Your tasks:
**1)** According to the book-writing advice, what should be your guiding light when you learn your genre?
**2)** Proceed with the book-writing advice, picking up right after its final sentence.

— START Excerpt to read —

So you want to write a book? Good for you. Tell me about it.
Have you selected a genre yet? If you’ve already chosen fiction, that’s half the battle. But there’s more. A lot more.
Better know your genre up front. There are guidelines for what each genre should include, and you need to be aware of them so you don’t confuse or disappoint your future readers. Let reader expectation be your guiding light.
There’s a fine line, or a big gap, for example, between children’s and young adult, between thriller and mystery, between crime and horror. Learn the differences and avoid problems later. Not just in the story, but also in the marketing.
You probably already have your idea for a story and a character. Some people say if the protagonist changes at the end, then your story is literary fiction because it’s character-driven. If it’s action, your book lands on the commercial side instead, because it’s plot-driven.

— END Excerpt to read —
— START Data listing —

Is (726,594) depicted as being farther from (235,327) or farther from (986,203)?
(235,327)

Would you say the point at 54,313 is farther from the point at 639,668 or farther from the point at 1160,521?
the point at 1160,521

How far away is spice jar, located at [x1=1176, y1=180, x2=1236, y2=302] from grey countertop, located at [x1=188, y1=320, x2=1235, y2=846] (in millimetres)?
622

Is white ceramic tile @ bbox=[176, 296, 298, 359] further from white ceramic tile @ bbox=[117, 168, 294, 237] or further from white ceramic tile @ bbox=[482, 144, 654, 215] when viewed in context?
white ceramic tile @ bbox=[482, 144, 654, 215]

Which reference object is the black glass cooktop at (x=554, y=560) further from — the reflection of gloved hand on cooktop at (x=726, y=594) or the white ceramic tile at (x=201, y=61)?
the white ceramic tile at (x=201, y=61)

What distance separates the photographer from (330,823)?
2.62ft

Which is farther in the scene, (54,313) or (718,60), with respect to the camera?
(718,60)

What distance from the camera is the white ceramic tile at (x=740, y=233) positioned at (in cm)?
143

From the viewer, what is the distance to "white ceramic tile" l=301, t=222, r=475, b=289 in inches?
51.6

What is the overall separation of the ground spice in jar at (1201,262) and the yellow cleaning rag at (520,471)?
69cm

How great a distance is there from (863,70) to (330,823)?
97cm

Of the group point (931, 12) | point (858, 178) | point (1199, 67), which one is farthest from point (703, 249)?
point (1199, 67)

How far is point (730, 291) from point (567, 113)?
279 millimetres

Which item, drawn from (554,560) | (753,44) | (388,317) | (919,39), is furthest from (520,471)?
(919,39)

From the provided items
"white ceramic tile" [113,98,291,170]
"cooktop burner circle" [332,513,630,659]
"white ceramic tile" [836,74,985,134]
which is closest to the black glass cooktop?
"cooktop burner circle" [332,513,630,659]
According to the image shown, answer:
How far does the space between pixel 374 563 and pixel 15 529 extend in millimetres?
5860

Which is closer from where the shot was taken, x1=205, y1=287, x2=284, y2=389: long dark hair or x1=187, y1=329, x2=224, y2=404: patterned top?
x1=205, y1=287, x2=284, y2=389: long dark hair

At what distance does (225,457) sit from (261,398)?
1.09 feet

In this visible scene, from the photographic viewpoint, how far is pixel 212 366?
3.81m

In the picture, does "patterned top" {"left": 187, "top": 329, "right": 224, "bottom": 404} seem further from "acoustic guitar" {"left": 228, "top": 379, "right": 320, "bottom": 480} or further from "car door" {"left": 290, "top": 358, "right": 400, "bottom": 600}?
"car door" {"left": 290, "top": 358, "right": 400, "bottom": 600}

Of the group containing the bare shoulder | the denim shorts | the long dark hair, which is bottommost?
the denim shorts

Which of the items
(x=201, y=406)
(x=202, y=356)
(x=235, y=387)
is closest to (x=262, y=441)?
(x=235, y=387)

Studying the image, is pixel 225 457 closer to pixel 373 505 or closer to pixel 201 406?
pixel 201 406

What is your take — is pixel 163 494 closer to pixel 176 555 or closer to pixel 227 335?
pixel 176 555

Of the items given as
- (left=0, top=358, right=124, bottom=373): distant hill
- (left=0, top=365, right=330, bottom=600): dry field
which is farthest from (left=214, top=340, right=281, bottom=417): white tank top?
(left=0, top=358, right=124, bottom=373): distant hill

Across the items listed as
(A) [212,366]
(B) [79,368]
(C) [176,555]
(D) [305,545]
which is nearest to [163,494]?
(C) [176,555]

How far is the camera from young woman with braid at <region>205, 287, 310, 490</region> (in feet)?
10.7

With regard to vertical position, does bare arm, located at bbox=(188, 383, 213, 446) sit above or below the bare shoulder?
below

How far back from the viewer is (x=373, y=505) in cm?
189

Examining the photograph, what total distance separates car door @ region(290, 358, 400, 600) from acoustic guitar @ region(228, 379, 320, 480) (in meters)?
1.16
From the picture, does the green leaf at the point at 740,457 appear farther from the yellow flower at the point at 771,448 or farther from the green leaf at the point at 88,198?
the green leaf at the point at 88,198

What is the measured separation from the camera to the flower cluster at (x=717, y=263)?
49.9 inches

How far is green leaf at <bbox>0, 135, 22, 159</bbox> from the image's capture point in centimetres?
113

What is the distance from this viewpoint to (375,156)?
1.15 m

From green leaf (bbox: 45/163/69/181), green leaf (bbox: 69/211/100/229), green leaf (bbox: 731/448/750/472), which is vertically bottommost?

— END Data listing —

Outputs by task:
**1)** Reader expectation.

**2)**
Helpful for a starting point, but that’s not all there is to it. My writer friend Tosh McIntosh points out that literary vs. commercial are really “two sides of the same coin.” Things happen to your character that might fascinate or frighten a reader, but the story unfolds a certain way because of who the person is or becomes.
Decide which is more important to you and focus on your story with those differences in mind. Make a list in two columns and see which is longer. (We’ll talk about building a character in a future blog.)
Once you’ve decided on a protagonist and a storyline, the temptation to sit and pour out words will overtake you. Succumb to it and wander anywhere you like. Write all you can for several pages. Then stop and realize you can’t use much of it. Why? Because you didn’t make a list.
How can storytelling be distilled into a list? Glad you asked, even if you aren’t a list maker.
Every idea yearning for success morphs into a plan, and you are about to embark on a journey more entrepreneurial than you perhaps realize. You are inventing and creating a product for a specific market, and if you don’t pay attention to product details from the beginning, you are doomed to a mediocre outcome. Or an endless existence spent wondering how to get out of Limbo Forest.
Some writers make outlines of scenes instead of lists. Where to start? At the beginning. Who is in the first scene, when and where does it take place, and what happens? Four easy columns on a spreadsheet. Details aren’t necessary at this point; a broad brushstroke is acceptable.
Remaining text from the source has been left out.